DOCUMENT PASSAGE =
========================================

Cisco 881W DNS NAT issue

[ccarmock]

Hi

I have a Cisco 881W setup with a cable modem.

I want external users to be able to query an internal DNS server for both name resolution and zone transfers, so have added the following lines to the config:-

ip nat inside source static tcp 192.168.200.20 53 interface FastEthernet4 53
ip nat inside source static udp 192.168.200.20 53 interface FastEthernet4 53


192.168.200.20 is the internal IP address of the DNS server, FasterEthernte 4 is the WAN interface and has the public IP address

There is an inbound accesslist on Fastethernet4 however this allows inbound TCP & UDP port 53 connections

I have simialr translatiosn for port 80, 443 etc and they work just fine. However DNS resolution just doesn't work. I wonder if anyone can offer some advice?

 

[burtsbees]

Not very privy to DNS stuff myself, but you are doing things correctly. You sure the queries are supposed to come in on tcp/udp 53? You can have an external user try and telnet to that server with port 53...

========================================

RAW DATA =
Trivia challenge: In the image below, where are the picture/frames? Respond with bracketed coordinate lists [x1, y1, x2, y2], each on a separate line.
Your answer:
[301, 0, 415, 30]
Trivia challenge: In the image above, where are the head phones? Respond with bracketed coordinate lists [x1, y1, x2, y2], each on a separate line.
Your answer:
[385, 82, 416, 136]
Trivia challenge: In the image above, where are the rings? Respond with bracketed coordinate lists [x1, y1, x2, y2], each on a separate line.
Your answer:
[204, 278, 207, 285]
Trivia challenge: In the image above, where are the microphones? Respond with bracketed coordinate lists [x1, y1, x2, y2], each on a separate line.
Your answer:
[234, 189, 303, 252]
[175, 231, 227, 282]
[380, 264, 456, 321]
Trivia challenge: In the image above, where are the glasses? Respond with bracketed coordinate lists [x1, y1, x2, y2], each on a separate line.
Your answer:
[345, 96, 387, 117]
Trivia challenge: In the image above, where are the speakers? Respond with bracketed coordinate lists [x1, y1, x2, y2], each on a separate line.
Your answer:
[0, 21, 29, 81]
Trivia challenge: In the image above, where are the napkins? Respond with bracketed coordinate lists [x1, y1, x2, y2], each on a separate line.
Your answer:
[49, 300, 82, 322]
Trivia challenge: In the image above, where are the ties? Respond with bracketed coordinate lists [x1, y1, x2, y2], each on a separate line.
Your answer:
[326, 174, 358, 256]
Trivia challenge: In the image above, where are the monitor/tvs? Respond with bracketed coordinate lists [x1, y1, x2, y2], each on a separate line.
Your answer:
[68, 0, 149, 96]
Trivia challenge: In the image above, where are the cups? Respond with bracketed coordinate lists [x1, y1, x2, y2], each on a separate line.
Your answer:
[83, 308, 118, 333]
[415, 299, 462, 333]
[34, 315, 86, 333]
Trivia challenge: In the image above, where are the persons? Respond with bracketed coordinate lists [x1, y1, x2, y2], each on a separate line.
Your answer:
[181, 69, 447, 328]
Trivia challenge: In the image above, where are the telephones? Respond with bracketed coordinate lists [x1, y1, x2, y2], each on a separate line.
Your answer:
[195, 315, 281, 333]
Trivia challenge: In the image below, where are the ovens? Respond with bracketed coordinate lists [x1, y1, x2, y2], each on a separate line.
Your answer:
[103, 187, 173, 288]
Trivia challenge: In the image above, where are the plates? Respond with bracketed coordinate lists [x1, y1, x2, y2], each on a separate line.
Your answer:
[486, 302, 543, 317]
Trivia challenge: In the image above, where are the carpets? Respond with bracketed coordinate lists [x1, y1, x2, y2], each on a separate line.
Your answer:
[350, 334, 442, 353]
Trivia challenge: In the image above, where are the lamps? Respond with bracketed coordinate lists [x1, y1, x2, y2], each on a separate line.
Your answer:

========================================

WHAT YOU HAVE TO DO =
Answer these questions about the Cisco 881W forum thread, each from the text:
(a) What internal IP address does the DNS server have?
(b) What is the Cisco 881W set up with?
(c) What does burtsbees suggest an external user try?

EXERCISE RESULT =
(a) 192.168.200.20
(b) A cable modem
(c) Telnetting to the server on port 53